NAS to supercharge your home-sharing, storage and backup

NAS

A NAS or Networked Attached Storage is a ‘box’ you attach to your home network that provides file storage. You can share these with multiple PC’s on your home network or via the internet for authorised users.

It is a great way to back up your PC, tablet, or smartphone for the home user. It can also store movies or audio and is a great alternative to storing photo’s on the cloud, especially if you have a lot of them.

Our sister publication, Small business Answers, has written a guide to explain what a NAS is and what you should consider when buying one.

In research for this story, we tested a Synology DiskStation DS420+. This appliance device has 4 drive bays and can support up to 108TB of storage, and is ideal for a home or small business network at an affordable price. It does not come with any hard drives which you will need to buy based on your needs.  You can add extra drives and memory as your needs grow to meet future usage.

This NAS solution come with software that includes:

  • Google G Suite replacement (Drive, Docs, Sheets, Slides, Chat, Mail) that integrates with Android and iOS
  • Backup support (Apple Time Machine, cloud, replication to other NAS, including off-site NAS, G Suite, Office 365 backup)
  • Moments is similar to Google Photos, but not on the cloud. It organises your personal photos intelligently. It works with the Synology Moments smartphone app.
  • Video and AudioStation are web apps for viewing movies and playing audio stored on your NAS. They work with the Synology DS Video and DS Audio smartphone Apps.
  • Media Server is a DLNA server for serving to DLNA receivers. Some TVs have DLNA built-in, such as Samsung’s branded Allshare Play.
  • Download station is an application that lets you download from BitTorrent, FTP, HTTP, and more. You can add RSS feeds for it to download as additional files are added. It has a search function built-in to make finding what to download easier.
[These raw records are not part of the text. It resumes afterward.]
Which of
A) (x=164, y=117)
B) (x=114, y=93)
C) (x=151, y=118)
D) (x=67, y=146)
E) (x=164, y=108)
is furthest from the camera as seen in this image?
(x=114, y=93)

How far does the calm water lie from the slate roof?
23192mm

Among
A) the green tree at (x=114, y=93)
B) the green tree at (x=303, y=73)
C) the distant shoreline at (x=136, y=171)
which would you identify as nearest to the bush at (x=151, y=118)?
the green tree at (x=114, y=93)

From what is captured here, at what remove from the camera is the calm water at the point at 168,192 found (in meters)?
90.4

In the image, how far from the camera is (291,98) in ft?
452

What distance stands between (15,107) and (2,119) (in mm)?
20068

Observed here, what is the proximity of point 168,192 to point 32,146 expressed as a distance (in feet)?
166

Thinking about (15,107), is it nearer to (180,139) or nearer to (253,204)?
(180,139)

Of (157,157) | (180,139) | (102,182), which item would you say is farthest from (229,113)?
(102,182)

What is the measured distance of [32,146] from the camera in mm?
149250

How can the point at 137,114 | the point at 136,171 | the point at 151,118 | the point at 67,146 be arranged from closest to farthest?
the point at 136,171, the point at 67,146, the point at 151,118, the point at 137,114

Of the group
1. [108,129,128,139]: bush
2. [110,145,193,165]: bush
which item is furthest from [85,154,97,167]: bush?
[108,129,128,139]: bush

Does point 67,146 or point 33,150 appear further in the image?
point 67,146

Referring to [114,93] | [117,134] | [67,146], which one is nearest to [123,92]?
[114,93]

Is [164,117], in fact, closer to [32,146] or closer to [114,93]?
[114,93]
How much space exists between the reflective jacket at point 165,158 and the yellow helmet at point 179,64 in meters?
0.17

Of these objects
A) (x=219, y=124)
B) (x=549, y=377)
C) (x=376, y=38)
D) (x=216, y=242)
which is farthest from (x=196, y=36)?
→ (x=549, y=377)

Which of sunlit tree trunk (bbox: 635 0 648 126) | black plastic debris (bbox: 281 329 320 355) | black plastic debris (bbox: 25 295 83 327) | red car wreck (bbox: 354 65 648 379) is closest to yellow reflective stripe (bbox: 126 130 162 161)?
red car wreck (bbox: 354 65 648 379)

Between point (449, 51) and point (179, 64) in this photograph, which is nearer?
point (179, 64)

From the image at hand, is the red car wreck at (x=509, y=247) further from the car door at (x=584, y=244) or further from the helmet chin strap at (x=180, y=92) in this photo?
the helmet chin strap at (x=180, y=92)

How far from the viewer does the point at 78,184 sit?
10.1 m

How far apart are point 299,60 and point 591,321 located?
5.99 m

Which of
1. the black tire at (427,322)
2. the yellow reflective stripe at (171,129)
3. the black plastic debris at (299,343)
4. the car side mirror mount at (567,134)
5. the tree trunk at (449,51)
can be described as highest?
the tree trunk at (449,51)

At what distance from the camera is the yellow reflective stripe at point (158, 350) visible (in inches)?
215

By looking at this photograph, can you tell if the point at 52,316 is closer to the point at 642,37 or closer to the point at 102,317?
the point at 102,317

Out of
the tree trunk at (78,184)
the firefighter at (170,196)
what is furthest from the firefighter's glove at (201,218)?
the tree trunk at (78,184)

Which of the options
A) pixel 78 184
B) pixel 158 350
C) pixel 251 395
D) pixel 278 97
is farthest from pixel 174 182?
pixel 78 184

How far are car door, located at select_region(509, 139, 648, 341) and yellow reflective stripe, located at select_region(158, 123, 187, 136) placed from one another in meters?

Suppose you want to remove Google from your life and rely on having everything locally on your network. In that case, Synology’s applications go a long way to let you do this.

File storage and media serving are pretty obvious. Less obvious is that Synology provides applications to keep files in sync across Windows, Mac and iOS, Linux Android, and Contacts and Calendar applications.

If you are worried about keeping data in the cloud (someone else’s storage), this is one way to avoid it.